Exclusive: Chris Middleton reports from the first RegTech for AML conference in London.
Last year the UK spent roughly $5 billion on compliance, the banking sector filed nearly half a million suspicious activity reports (SARS), and yet there were almost no prosecutions: evidence that the fight against money laundering may need to be shifted away from quantity, and towards a more qualitative approach.
This was one of the takeaways from the inaugural Transform Finance RegTech for AML Forum on 2 May, which took place deep in the heart of the UK banking sector: Canary Wharf.
Chair of the morning session, Sam Sheen, ex ante advisor, observed that the historic cultural divide in financial services, between those involved in technology and those working in finance, is falling away, but leaving an industry with silos of expertise and activity rather than concerted, sector-wide action.
Speaking under Chatham House rules (in which a discussion can be reported, but not a named speaker), one panellist complained that compliance professionals are being asked to be Sherlock Holmes when that is not their prime purpose. A delegate observed that organised criminals are being faced with a “police force of one” in some organisations – an unequal fight that banks can’t hope to win without the aid of better technology.
But to inform that technology demands better, cleaner, consistently tagged, non-redundant data that banks are legally allowed to maintain. One delegate observed that he had “never encountered a data lake”, but “had encountered many data swamps”. More, the twin cycles of technology development and regulation often fail to coincide.
Priya Giuliani, Managing Director of Financial Crime Risk Management at the Promontory Financial Group (part of IBM), observed that many banks still hold incomplete or out-of-date information – often electronically on systems that don’t talk to each other, and sometimes still on tape or paper.
Automating transaction monitoring is another major challenge, she observed. Others include the risk of straying into areas that are not regulatory requirements, such as media monitoring.
To continue the process of enabling anti-money-laundering with smarter technologies, the industry needs to drop the acronyms and focus on customer need, Sheen suggested – a tough challenge for tech providers when inventing jargon is their stock-in-trade.
Another challenge in a sector that is becoming more tech enabled is the need for transparency, accountability, and audit, especially when KYC decisions or SARs have been raised via inference or predictive analysis. In short, can banks show their workings and create a legally sound case if someone has been denied services? As one panellist observed, fuzzy logic is not recognised in law.
In all cases, AML and compliance should be a pragmatic, strategic, and forward-looking process, and not a reactive, box-ticking exercise enabled by point solutions.
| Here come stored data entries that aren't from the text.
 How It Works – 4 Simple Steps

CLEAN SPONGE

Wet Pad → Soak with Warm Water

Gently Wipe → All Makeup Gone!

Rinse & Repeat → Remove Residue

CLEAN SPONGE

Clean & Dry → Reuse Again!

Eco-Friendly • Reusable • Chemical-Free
But technology can help. John Asprey, Regulatory Compliance Solutions Lead at Promontory, outlined how the company developed a system to slash the high numbers of false positives for one major bank, which is now being piloted by others. In these instances, banks want reduced volumes, but also greater insight.
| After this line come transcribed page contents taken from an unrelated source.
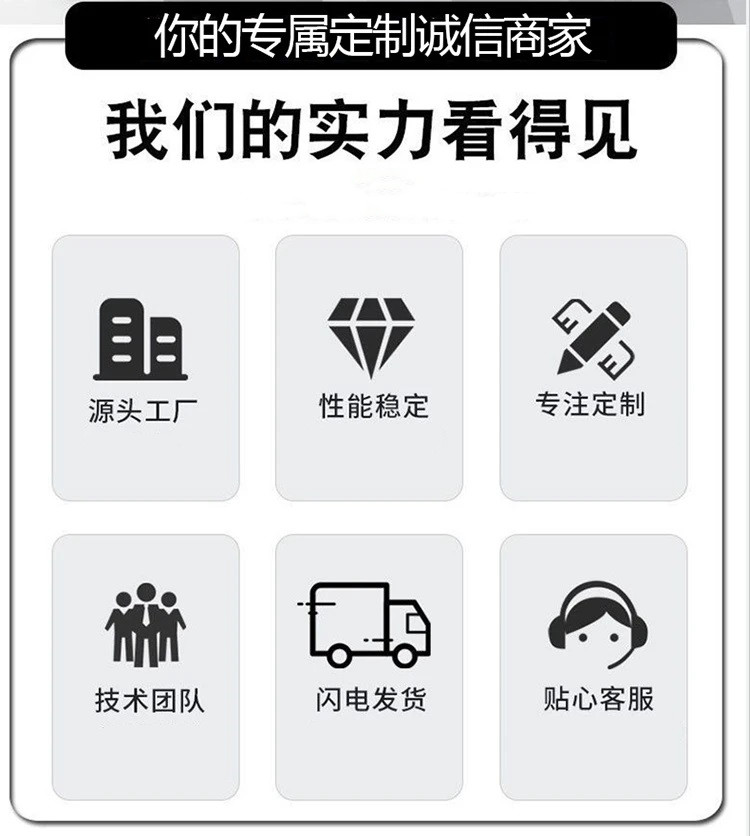 你的专属定制诚信商家

我们的实力看得见

源头工厂

性能稳定

专注定制

技术团队

闪电发货

贴心客服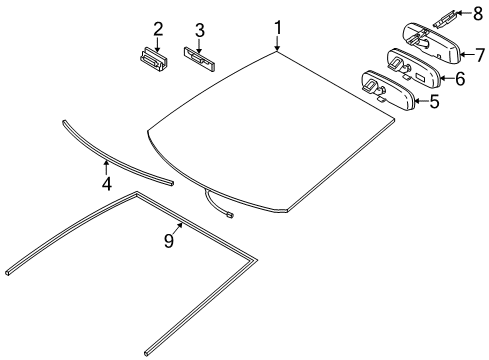 2
3
1
8
7
6
5
4
9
Another big-picture money-laundering problem facing banks is related to sanctions. Head of Sanctions at a major European bank stressed that they are always a political issue – a challenge in an era in which the US, in particular, is running its foreign policy aims through its trade and financial agreements. (The UK’s face-off with the US over Huawei is an example of this in another sector.)
In such an environment, how can banks adopt a global approach to preventing financial crime when the US is at loggerheads with the EU and UK over regimes such as Iran?
In these instances, there can be conflicts between primary and secondary sanctions for institutions that have a footprint on both sides of the Atlantic. In a sense, a global industry may have little choice but to follow the path of least resistance and avoid the risk of punitive action; a troubling state of affairs if this clashes with European policy objectives.
With Brexit on the horizon, the UK is likely to take a more independent approach in the years ahead, having been at the core of European financial policy making in recent years. Whether the UK chooses to align more closely with the US is, at this stage, impossible to predict.